In the summer of 1972 each game's results were announced as the world followed the confrontation between Fischer and Spassky, between East and West, between capitalism and communism, between Bobby, the individualist par excellence, and the Soviet chess machine, the Russian collective effort exemplified.
After first being down two games to Spassky (one by forfeit), Fischer stopped his shenanigans and started playing chess. He started pulling the surprise moves in the openings, both on offense and defense. He neutralized the Soviet surprise or came up with some nuance of which the collective efforts of the Soviet chess machine did not even anticipate.
He mowed down Spassky game after game with a few draws and a loss interspersed. Toward the end of the match Spassky recovered somewhat to play almost even chess with Fischer, as Fischer coasted in. The final score was 12½-8½!
Fischer had done it. He had dismantled the Russian chess machine. He had single-handedly inflicted an ideological disaster on the Communist Party.
The Russian papers came out with articles saying that their players were becoming lazy, that they needed discipline, that they were getting too many privileges, that they were soft and that they had to return to the rigors of the Soviet work ethic to restore the glory of a quarter-century of world chess championship dominance (1948-1972) to the motherland.
Spassky, the loser, and a very refined individual who extended his personal sympathy to the Czech team at a tourney held shortly after the Russian invasion of that country, took the brunt of the ideological assault. (Spassky himself has never been a member of the Communist Party.)
The myth of Russian supremacy was over.

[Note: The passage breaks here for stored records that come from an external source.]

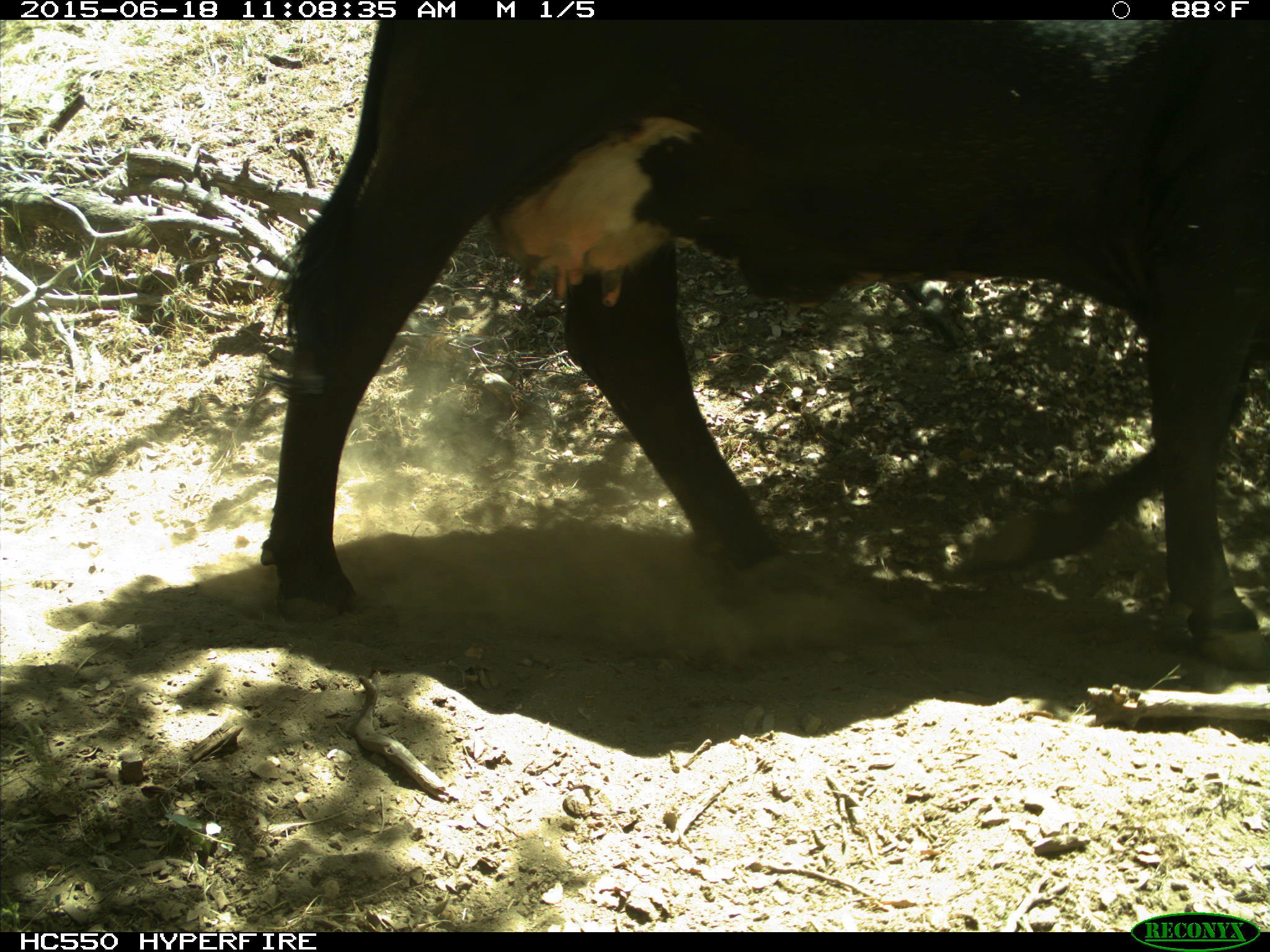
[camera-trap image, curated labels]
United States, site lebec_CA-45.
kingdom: Animalia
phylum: Chordata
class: Mammalia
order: Artiodactyla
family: Bovidae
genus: Bos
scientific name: Bos taurus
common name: domestic cow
Bos taurus (domestic cow).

Confusion reigned among the Soviets. So much so that during the match the Russians at one point accused the Americans of using rays and chemical warfare activities to befuddle their champion Spassky. Even the play table and the players' chairs were dismantled.
The result of the Russian investigations were two dead flies found in the chandelier. A Soviet courier flew them to Russia for analysis!
Fischer, had, it looked to us at the time, driven the Russians “batty.” (The Russian charges because more explicable in the light of the fact that we find now that the Russians themselves, have been engaged in aiming deadly cancer-causing rays at the U.S. Embassy in Moscow to jam our electronic equipment.)
The more concrete results of the match were that American chess was revitalized. Sales of chess sets, books, etc., took off to unprecedented levels as chess activity reached its zenith in popularity.
The 1975 championship match would be even more significant for chess. So it was thought. Karpov, the new Soviet chess genius, won the mantle of challenger in the interzonal tourneys and matches. Manila was prepared to put up $5 million for the world championship match between Fischer and Karpov.
Fischer then told the FIDE, the international chess body, that certain playing conditions would have to be met. If not, he would not compete.
The Russians led the fight to see to it that their Communist bloc of nations, together with those friendly to them, or antagonistic to the U.S.A., voted down Fischer's suggestions. They knew Fischer would not compromise even if it cost him his title and three million dollars.
Fischer did forfeit his title. Soviet chess got back by politics what it could not accomplished in over the board play. Just a few weeks ago, the new “champion,” Karpov, indicated he would now demand almost the same conditions that had been proposed by Fischer and had not been granted to him by the FIDE.
Fischer, the man whom a former Russian world champion referred to as “the greatest genius to descend from the chess heavens,” is not playing chess. Consequently, the world's chess players are deprived of his artistic creations.
The Russians have, via politics, annexed the chess board. It is now Soviet territory. Bobby Fischer, chess's leading citizen, prefers exile and personal financial loss of millions, rather than compromise with those whose policies are contrary to the good of chess as a sport, as well as which deny individual reward in proportion to individual effort.